Common errors: stressing the wrong syllable (placing stress on the first or last syllable), mispronouncing 'gi' as a hard 'g' rather than the soft 'j' sound, and omitting the middle vowel sounds. Correction: stress the 'ju' syllable: ap-po-ji-uh-TA-ra; pronounce 'gi' as /dʒ/ (like 'judge'), and articulate the final 'ra' with a clear 'rah' rather than a muted ending.
US: /ˌæpəˈdʒuːtjərə/ with rhotic R and clearer 'ju' sequence. UK: /ˌæpəˈdʒuːt(j)ərə/ tends to a slightly smoother, non-rhotic R; AU: /ˌæpəˈdʒuːtəɹə/ similar to US but vowels can be more centralized and the final 'ə' can be a schwa with a light rolled 'r' in some speakers.

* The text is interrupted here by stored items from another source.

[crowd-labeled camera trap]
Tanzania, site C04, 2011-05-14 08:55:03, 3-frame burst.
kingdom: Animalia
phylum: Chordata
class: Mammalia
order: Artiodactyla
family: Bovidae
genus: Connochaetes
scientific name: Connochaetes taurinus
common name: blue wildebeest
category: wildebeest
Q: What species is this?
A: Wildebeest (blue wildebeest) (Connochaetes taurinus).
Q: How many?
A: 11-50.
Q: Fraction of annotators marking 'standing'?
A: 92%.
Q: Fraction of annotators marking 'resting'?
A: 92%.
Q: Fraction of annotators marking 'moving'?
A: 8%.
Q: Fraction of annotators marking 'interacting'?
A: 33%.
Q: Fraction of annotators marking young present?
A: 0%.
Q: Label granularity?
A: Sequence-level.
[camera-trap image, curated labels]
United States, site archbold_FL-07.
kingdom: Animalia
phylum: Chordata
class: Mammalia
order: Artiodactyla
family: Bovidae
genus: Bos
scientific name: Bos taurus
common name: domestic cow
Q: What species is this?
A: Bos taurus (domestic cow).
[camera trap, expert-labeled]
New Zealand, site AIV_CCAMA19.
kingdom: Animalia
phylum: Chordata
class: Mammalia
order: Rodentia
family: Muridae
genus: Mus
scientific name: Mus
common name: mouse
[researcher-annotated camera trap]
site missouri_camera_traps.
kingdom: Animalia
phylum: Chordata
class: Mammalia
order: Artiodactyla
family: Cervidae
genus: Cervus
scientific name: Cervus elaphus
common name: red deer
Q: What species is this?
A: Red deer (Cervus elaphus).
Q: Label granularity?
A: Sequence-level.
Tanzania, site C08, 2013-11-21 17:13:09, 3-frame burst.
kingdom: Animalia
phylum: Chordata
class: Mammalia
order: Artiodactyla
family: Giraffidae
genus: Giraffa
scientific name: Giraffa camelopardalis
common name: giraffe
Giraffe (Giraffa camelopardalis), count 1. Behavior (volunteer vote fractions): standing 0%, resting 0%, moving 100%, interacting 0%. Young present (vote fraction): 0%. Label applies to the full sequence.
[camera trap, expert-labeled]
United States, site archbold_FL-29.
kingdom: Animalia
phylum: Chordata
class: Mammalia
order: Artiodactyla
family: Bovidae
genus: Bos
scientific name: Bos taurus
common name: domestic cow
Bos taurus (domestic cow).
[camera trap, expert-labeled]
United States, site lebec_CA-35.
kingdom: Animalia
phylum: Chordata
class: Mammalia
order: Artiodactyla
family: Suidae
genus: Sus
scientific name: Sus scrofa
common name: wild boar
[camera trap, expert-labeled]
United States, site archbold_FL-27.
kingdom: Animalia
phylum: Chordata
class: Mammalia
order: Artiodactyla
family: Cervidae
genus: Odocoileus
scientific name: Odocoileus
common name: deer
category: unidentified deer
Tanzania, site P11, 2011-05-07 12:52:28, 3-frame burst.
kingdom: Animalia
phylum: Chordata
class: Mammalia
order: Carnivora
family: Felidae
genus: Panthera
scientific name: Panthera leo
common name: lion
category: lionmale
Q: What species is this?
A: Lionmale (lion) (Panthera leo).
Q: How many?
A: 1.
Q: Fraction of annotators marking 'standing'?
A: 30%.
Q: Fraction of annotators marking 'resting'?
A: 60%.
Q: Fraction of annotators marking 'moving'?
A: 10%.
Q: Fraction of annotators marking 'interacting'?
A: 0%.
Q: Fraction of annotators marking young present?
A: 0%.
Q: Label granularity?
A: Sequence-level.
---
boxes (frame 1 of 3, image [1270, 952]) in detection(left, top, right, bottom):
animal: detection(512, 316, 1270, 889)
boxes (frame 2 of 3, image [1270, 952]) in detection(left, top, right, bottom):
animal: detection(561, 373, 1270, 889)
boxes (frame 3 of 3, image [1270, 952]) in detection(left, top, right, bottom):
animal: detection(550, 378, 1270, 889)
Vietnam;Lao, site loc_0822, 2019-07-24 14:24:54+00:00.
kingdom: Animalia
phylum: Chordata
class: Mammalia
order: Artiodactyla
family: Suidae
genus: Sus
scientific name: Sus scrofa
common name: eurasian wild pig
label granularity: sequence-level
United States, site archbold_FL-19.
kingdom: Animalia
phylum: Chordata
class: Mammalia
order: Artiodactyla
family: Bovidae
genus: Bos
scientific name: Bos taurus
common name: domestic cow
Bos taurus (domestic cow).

Challenges include the unstressed, multisyllabic rhythm, the /dʒ/ cluster in 'dʒu', and the final '/tʃəɹə'/ a sebaceous combination. The sequence requires precise timing to avoid running the notes together; keep the 'ju' as a distinct syllable and not merge into 'ta'.
The word carries a three-syllable-then-two pattern in many pronunciations with secondary stress possible on the 'ju' or 'ta' depending on pace; you’ll benefit from emphasizing the 'ju' as the transition into the resolution note while maintaining the melodic contour.